POR QUE CHORAS, SAXOFONE?
Fragmento do romance inédito.
Ima Sumac cantava o hino
pange, língua, gloriosi córporis mysterius
na procissão da Catedral da Boa Viagem até à Igreja São José
na quinta-feira santa...
eu seguia perto do andor e da banda
sem perder um timbre cintilante...
ela cantava o sangue dos céus,
que foi o preço do mundo e o sparso verbi sémine
ninguém nunca celebrou o tantum ergo sacraméntum
assim
- era mais grandioso do que em Saúde,
mas eu via as pessoas de Saúde nas pessoas de Belo Horizonte...

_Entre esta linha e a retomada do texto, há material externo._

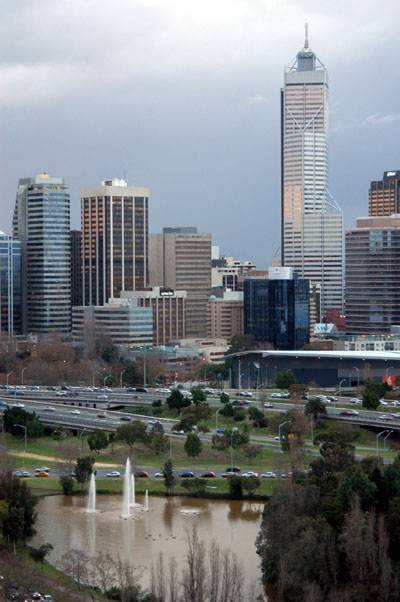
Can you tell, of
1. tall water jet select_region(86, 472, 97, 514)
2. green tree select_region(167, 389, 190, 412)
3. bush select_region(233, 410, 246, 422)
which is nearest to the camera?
tall water jet select_region(86, 472, 97, 514)

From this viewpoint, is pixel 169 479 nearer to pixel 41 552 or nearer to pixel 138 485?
pixel 138 485

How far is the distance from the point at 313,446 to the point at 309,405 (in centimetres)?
581

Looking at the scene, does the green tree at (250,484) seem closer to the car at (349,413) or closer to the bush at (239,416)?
the bush at (239,416)

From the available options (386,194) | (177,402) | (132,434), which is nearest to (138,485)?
(132,434)

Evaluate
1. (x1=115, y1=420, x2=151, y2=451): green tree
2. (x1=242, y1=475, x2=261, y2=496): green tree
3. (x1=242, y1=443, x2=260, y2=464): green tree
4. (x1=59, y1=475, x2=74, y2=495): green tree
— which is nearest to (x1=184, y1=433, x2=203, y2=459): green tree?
(x1=242, y1=443, x2=260, y2=464): green tree

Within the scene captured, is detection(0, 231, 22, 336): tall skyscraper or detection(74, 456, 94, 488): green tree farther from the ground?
detection(0, 231, 22, 336): tall skyscraper

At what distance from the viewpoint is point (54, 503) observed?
4425 centimetres

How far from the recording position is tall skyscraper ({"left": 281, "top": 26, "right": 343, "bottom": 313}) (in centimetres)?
15650

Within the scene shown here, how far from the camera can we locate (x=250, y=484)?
44312mm

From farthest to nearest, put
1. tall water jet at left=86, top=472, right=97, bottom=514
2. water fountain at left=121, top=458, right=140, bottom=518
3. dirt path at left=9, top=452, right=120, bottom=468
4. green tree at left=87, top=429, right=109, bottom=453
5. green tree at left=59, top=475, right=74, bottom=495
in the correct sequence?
1. green tree at left=87, top=429, right=109, bottom=453
2. dirt path at left=9, top=452, right=120, bottom=468
3. green tree at left=59, top=475, right=74, bottom=495
4. water fountain at left=121, top=458, right=140, bottom=518
5. tall water jet at left=86, top=472, right=97, bottom=514

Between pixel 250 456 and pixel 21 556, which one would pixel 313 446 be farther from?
pixel 21 556

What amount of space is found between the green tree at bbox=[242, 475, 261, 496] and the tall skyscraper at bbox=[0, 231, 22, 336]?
81.0m

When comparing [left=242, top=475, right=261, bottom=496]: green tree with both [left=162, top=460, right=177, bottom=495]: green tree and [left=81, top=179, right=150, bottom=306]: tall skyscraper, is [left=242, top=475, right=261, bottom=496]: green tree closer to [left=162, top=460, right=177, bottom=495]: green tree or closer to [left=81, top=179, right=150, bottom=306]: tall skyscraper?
[left=162, top=460, right=177, bottom=495]: green tree

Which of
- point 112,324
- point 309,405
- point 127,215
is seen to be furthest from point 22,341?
point 309,405
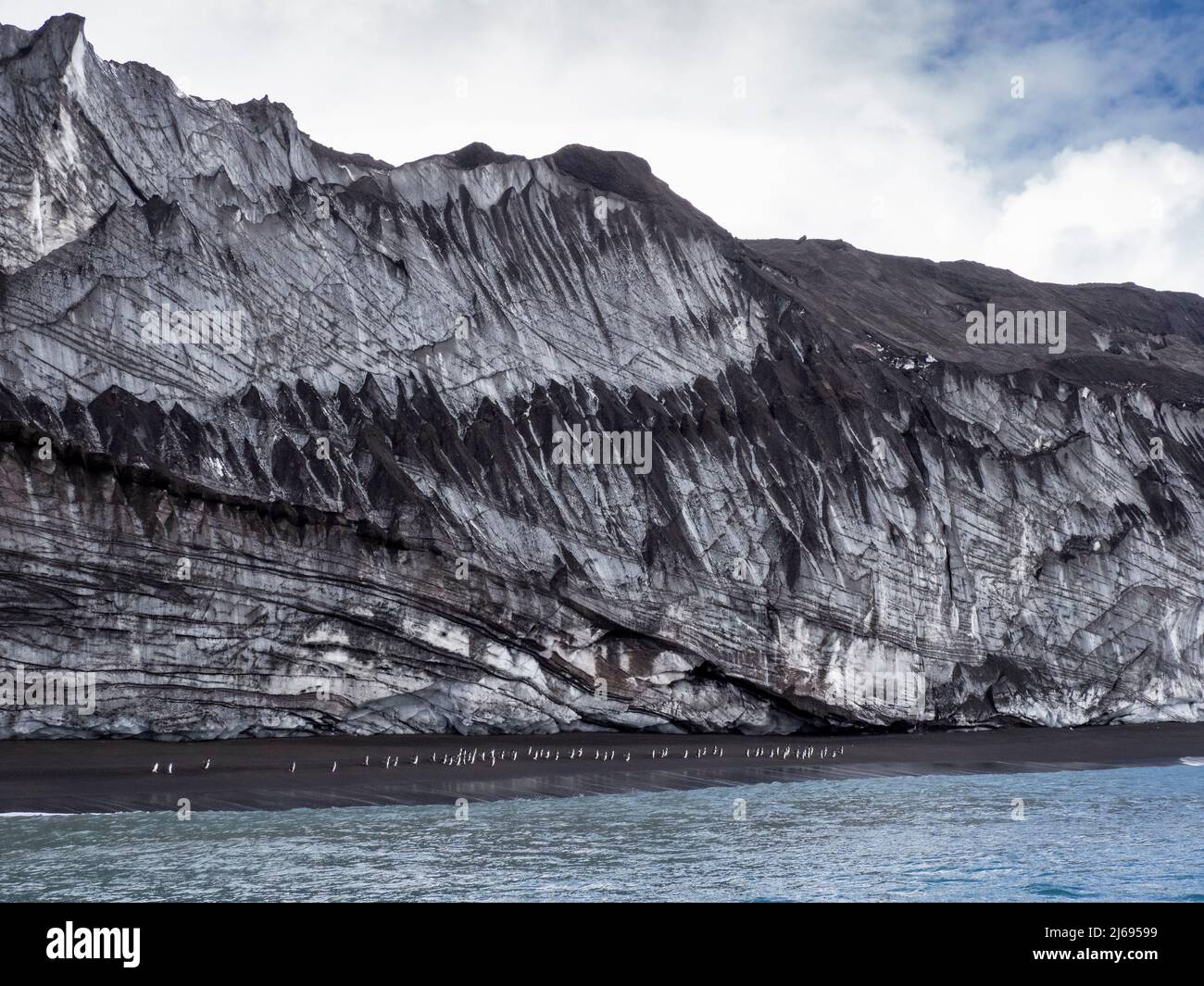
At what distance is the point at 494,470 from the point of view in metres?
44.7

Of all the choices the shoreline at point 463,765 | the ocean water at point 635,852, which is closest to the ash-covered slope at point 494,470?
the shoreline at point 463,765

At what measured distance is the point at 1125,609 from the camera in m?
55.2

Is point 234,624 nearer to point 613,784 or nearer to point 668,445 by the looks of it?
point 613,784

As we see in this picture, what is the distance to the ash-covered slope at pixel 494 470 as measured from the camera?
36.6 m

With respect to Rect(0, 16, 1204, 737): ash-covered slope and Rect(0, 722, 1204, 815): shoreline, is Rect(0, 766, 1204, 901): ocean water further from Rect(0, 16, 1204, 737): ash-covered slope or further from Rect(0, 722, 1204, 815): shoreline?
Rect(0, 16, 1204, 737): ash-covered slope

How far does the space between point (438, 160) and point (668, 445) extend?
16626 mm

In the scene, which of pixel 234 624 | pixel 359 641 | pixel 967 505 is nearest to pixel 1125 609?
pixel 967 505

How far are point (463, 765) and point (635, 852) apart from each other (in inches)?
484

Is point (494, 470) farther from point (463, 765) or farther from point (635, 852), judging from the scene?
point (635, 852)

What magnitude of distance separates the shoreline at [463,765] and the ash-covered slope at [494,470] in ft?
4.97

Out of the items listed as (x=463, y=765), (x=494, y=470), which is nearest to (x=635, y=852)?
(x=463, y=765)

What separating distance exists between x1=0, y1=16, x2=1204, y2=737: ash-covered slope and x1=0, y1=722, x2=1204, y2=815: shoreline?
1.52 meters

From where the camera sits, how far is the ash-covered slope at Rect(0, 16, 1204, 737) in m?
36.6

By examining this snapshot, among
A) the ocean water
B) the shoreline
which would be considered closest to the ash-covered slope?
the shoreline
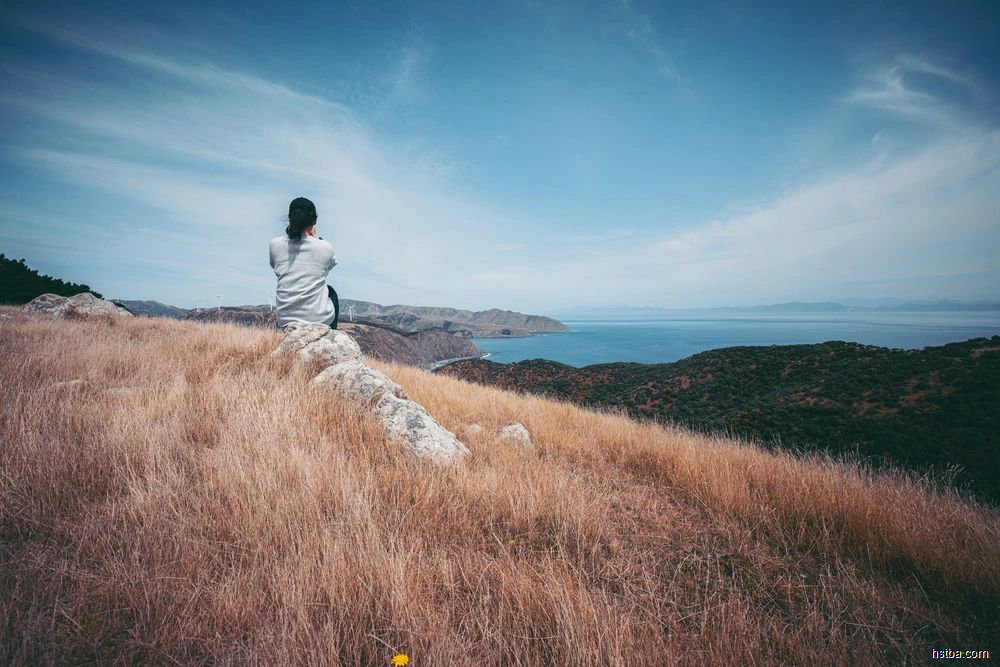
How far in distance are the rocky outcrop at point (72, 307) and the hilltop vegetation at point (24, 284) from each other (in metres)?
10.2

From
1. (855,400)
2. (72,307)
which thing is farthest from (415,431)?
(855,400)

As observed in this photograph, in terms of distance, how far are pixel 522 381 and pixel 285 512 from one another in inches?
990

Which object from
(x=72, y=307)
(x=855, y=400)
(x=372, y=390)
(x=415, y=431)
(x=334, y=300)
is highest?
(x=334, y=300)

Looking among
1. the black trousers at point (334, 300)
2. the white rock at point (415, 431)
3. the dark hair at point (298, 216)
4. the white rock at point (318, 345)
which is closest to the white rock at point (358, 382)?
the white rock at point (415, 431)

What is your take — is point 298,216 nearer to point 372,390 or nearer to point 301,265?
point 301,265

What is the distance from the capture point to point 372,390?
390cm

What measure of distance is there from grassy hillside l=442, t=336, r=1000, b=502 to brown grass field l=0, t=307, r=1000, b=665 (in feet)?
9.46

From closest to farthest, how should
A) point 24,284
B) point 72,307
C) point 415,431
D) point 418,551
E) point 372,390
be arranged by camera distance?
1. point 418,551
2. point 415,431
3. point 372,390
4. point 72,307
5. point 24,284

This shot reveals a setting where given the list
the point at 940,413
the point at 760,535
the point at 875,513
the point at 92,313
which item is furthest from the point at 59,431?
the point at 940,413

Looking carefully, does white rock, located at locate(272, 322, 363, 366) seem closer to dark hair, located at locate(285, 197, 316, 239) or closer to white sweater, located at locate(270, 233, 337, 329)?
white sweater, located at locate(270, 233, 337, 329)

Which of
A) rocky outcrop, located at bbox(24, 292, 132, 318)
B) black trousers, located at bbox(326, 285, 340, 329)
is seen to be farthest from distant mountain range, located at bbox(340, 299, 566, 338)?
black trousers, located at bbox(326, 285, 340, 329)

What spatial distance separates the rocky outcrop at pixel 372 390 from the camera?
3.31 m

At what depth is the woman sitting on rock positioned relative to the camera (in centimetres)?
454

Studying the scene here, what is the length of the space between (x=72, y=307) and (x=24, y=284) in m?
17.3
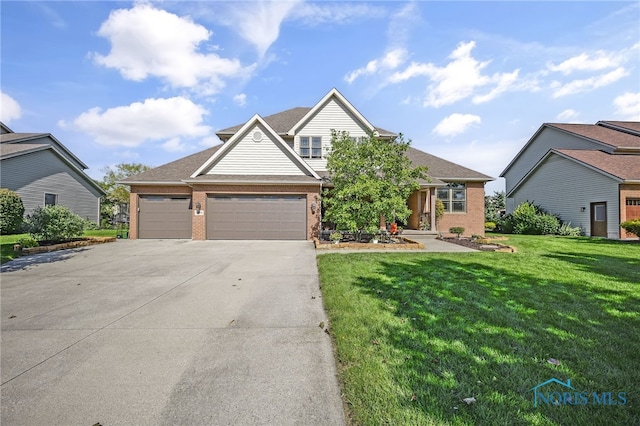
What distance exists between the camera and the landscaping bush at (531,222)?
20.6 meters

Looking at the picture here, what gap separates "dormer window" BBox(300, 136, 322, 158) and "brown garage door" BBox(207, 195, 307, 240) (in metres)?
4.26

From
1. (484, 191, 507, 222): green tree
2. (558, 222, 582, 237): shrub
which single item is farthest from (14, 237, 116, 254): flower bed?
(484, 191, 507, 222): green tree

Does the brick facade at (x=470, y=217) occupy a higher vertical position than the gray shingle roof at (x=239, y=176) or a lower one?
lower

as antífonas as matinas e laudes
o cibório o turíbulo os sentidos em genuflexão –
(não tirei os olhos e os ouvidos de Ima Sumac)-
era desejo do pai que me ordenasse sacerdote e
assim pudesse um dia recitar a celebração do dóminus
sit in corde tuo, et in lábilis tuis
mas ele morreu cedo e minha fé
fragmentou-se em outros ramos do mato.
Mas a lingüiça não corre atrás do cachorro...
se um dia esfriar a cabeça conseguirei obedecer-me?
temo a densidade da redução
os dentes pontiagudos nos maxilares
a árvore da vida, o rio da morte
as vontades de viver e de morrer alternam-se...
por preguiça não voltamos ao paraíso, diz Kafka
mas manhãs das aleluias rebentadas
metade sol metade frio...
revejo as moças da Espírito Santo com Tupis:
Deanna Durbin em novos ritmos de andar e de vestir
Ann Blytt, novas formas de beijar nas vontades
Myrna Loy a xingar os macartistas, a dar de ombros...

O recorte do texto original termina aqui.